• **Task brief**:
Output every row below verbatim and in its original order, leaving out the pictures.

### Input for this task

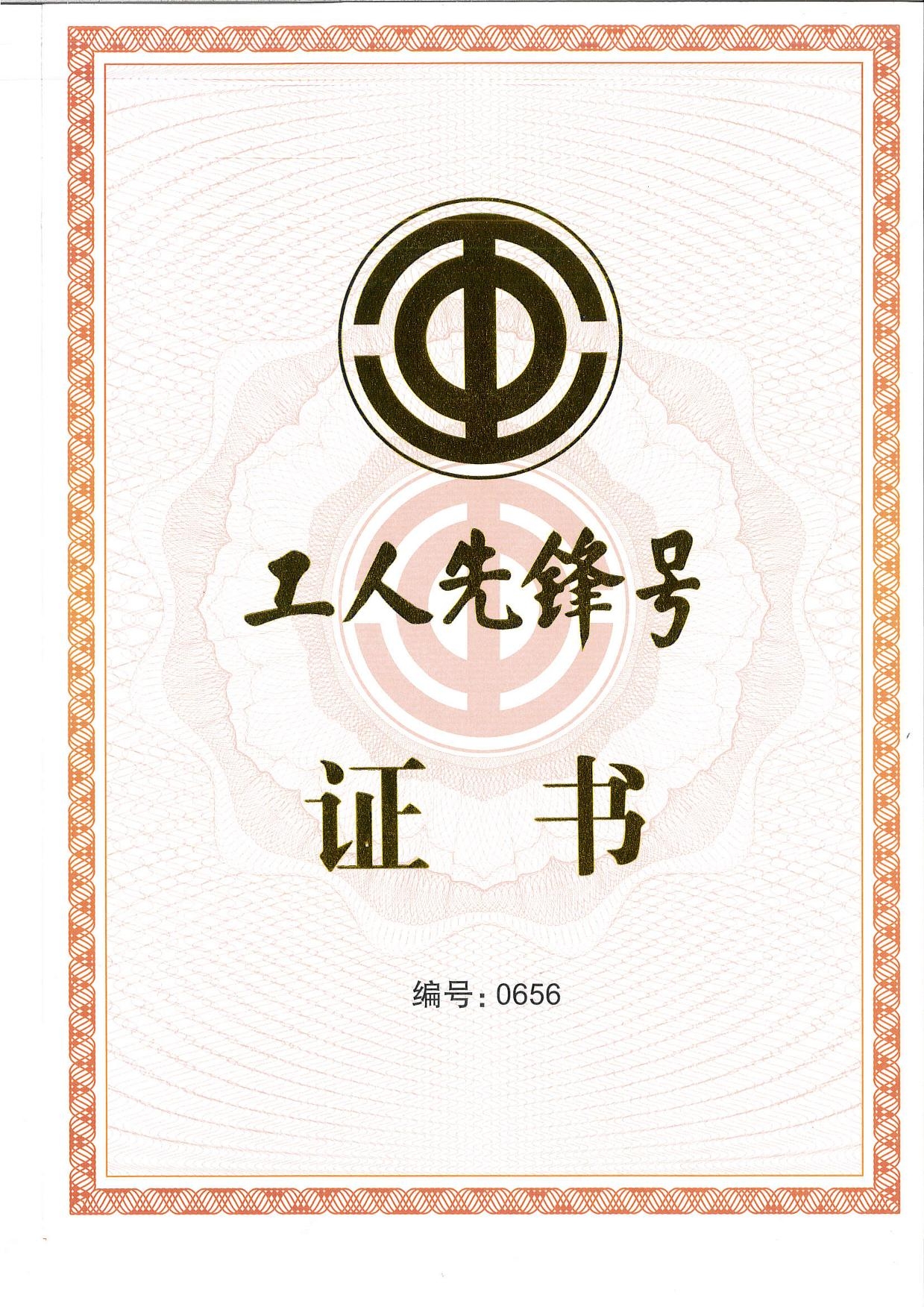 工人先锋号  证书（全国）-1.jpg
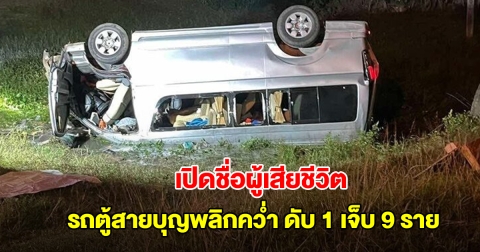 เปิดชื่อผู้เสียชีวิต เหตุรถตู้สายบุญไหล่ทางพลิกคว่ำ ดับคาที่ 1 บาดเจ็บ 9 ราย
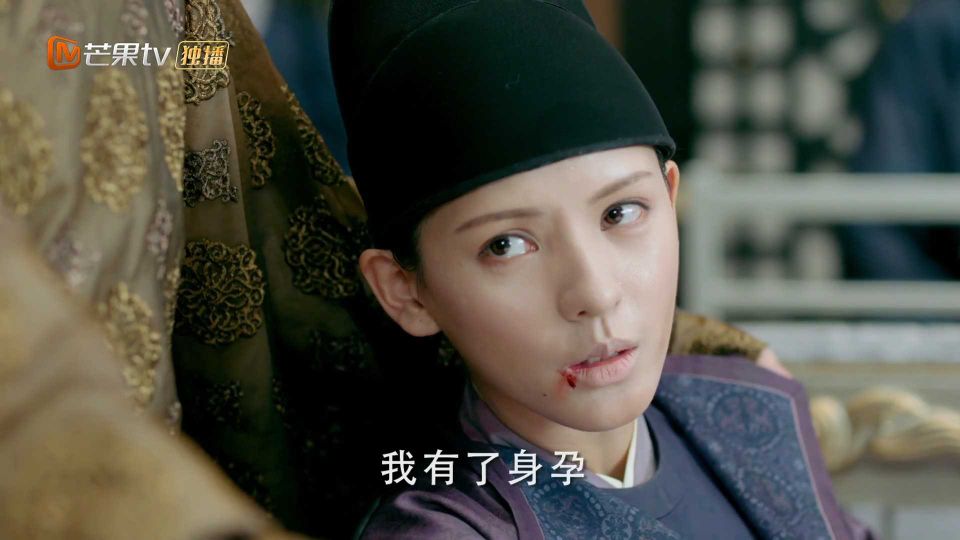 程若鱼|《与君歌》程若鱼犯死罪，想以有孕之身自保，却对不上进宫的日子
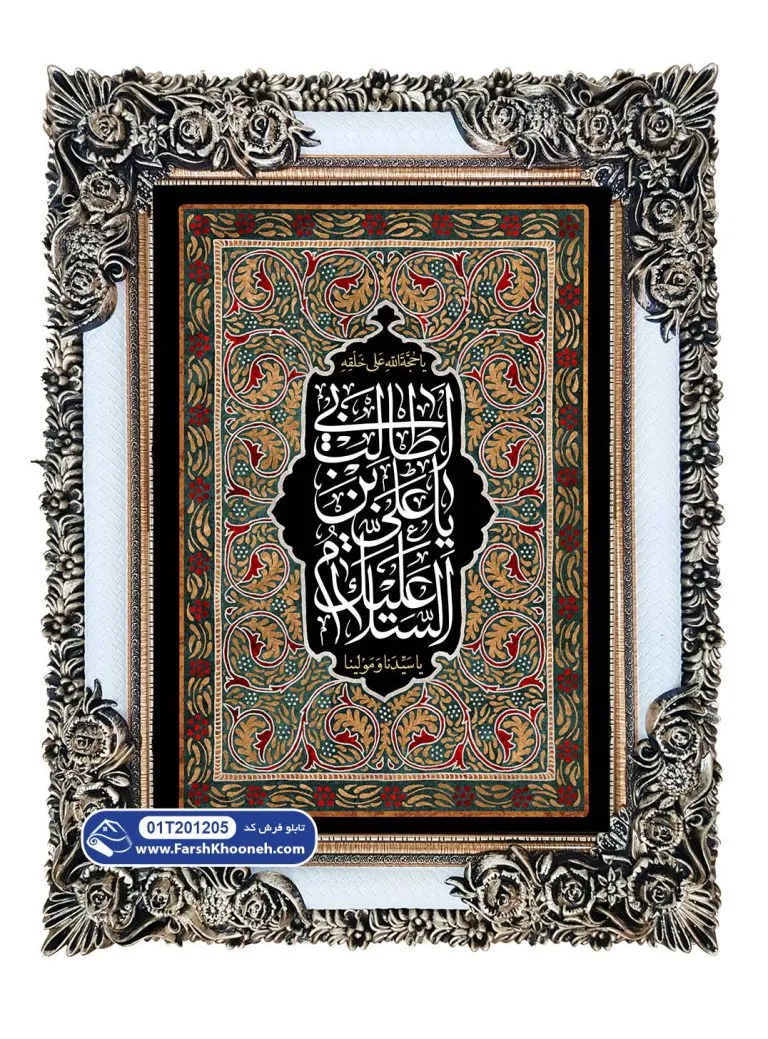 تابلو فرش السلام علیک یا علی ابن ابیطالب کد 201205 - فرشخونه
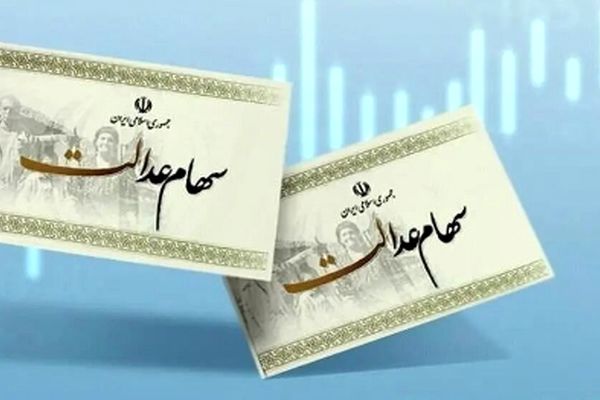 زمان دقیق واریز سود سهام عدالت اردیبهشت 1404 اعلام شد!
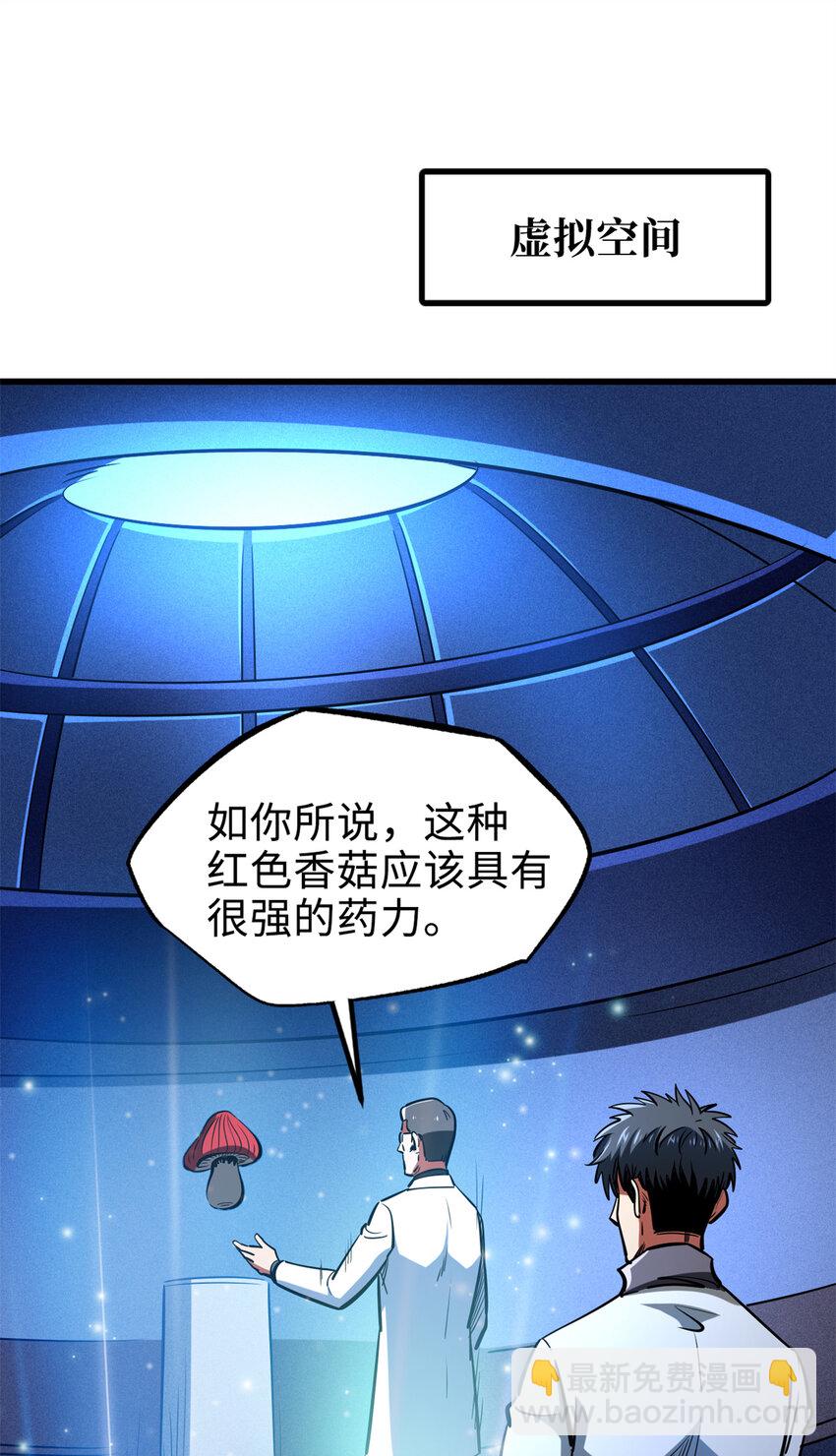 198 红色香菇-第199话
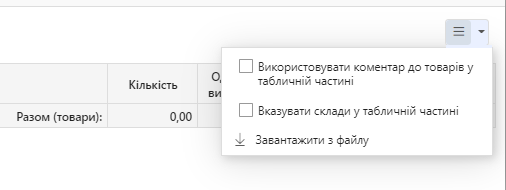 Додаткові дії з табличною частиною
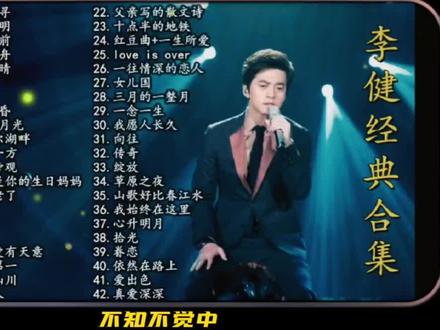 精选李健《深海之寻》《传奇》《当你老了》等42首经典歌曲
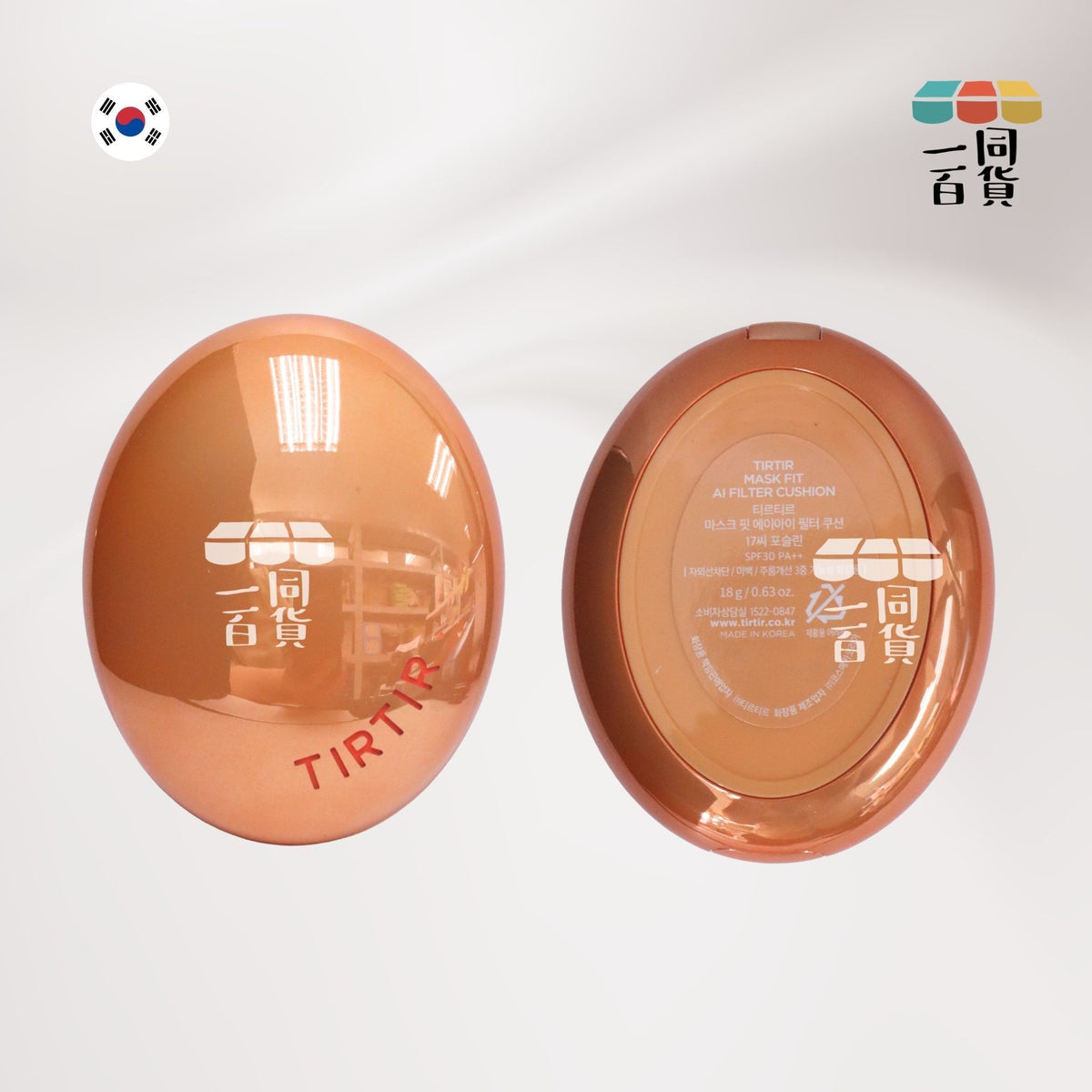 TIRTIR | AI濾鏡氣墊粉底 17C Porcelain 18g [橙盒](平行進口) D325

######

• **Response area**:
 工人先锋号  证书（全国）-1.jpg
 เปิดชื่อผู้เสียชีวิต เหตุรถตู้สายบุญไหล่ทางพลิกคว่ำ ดับคาที่ 1 บาดเจ็บ 9 ราย
 程若鱼|《与君歌》程若鱼犯死罪，想以有孕之身自保，却对不上进宫的日子
 تابلو فرش السلام علیک یا علی ابن ابیطالب کد 201205 - فرشخونه
 زمان دقیق واریز سود سهام عدالت اردیبهشت 1404 اعلام شد!
 198 红色香菇-第199话
 Додаткові дії з табличною частиною
 精选李健《深海之寻》《传奇》《当你老了》等42首经典歌曲
 TIRTIR | AI濾鏡氣墊粉底 17C Porcelain 18g [橙盒](平行進口) D325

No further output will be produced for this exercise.